A TRANSFORM is a specification of how one dataset should be transformed into another. It is a list of INCLUDEs followed by a list of REMOVEs. An INCLUDE consists of a new column name, followed by a formula specifying how elements in the new column should be computed from elements in other columns. A REMOVE consists of the name of a column already in the datafile. It denotes the removal of the named column from the new dataset. Any column in the original dataset that does not appear in a REMOVE instruction with appear unchanged in the new dataset.

Example:

      include princomp1 = 0.976 * (Temp - 96.4) + 0.04 * (Pressure - 4900) + ...
      include log_quality = log(Quality)
      .
      .
      remove pressure
      remove temp

Preprocessors

A preprocessor is a simple data structure specifying a desired preprocessing algorithm and optional arguments to it.

Examples:

      princomps maxcomps 8 threshold 0.05
meaning "Perform principal components, and include 8 or fewer components, ignoring any that explain less than 5% of the variance".

and

      featureselect regression predicting log_quality maxfeats 4
meaning "Find up to the most important four features for predicting log_quality, assuming you must use linear regression".

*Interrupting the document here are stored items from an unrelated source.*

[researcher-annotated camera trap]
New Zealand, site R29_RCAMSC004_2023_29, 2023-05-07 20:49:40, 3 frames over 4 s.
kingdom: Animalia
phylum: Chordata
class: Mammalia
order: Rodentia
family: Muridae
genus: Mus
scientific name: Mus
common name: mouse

The intended preprocessors include (in order of complexity and likelihood of accomplishment during the project)

PCA

Non-linear PCA

PCA-for-prediction

Feature selection with polynomial regression

Feature selection with fast decision trees

Feature selection with GMBL

Nonlinear transforms

Removal of redundant (mutually predicting) input-pairs

Rank transforms

Timeseries Time-weighted averaging

Timeseries moving time-window

Hidden feature imputation (Kan's thesis work)

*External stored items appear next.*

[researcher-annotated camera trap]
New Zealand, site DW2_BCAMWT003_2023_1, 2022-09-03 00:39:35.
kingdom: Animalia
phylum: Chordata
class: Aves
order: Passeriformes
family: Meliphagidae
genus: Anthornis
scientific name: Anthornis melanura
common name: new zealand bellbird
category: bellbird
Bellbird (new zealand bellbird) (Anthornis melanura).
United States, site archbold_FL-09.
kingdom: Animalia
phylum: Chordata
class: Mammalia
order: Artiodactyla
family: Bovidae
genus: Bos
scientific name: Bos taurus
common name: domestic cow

The intention is that addition of new preprocessors is easy.

PState

The user and search algorithms will interact with the preprocessors in a search tree with datasets as states, transforms as operators, preprocessors as generators of transforms. This will be encapsulated in an (as yet only sketched) Pstate structure.

Primary Operations

      Command Line ---> Preprocessor
      Preprocessor ---> Explain
      Preprocessor , Dataset ---> Transform
      Preprocessor , Dataset ---> Explain
      Transform ---> Explain
      Row , Transform ---> Row
      Dataset , Transform ---> Dataset
      Dataset <---> ASCII file
      Transform <---> ASCII file

"Suggester" operation: Dataset ---> Transform

Timetable

By July 1st

Implement the skeleton transform, dataset, preprocessor stuctures Implement PCA preprocessor Implement regression-based feature selector

By September 1st

Implement GMDH-based composite feature finder Implement clever feature selectors Implement box-cox non-linear transforms

November 1st

Timeseries transforms (with Belinda?) Hidden value Imputation (with Kan)

Jan 1st, 1997

Extra PCA preprocessor features Deliver source code and documentation to 3M

Jan 1st - March 1st, 1997

During this period, provide support for 3M-side integration of software into PKB or other 3M software systems.

Additionally, deliver a stand-alone, type-at-console-based, command-line user interface.

Research into integrated Human/Search Engine preprocessor system

Deliverables

Source code written in standard ANSI-C. Should be fully compatible with (at the very least) compilation under any standard UNIX compiler on UNIX or any standard C compiler on Windows (95 , NT).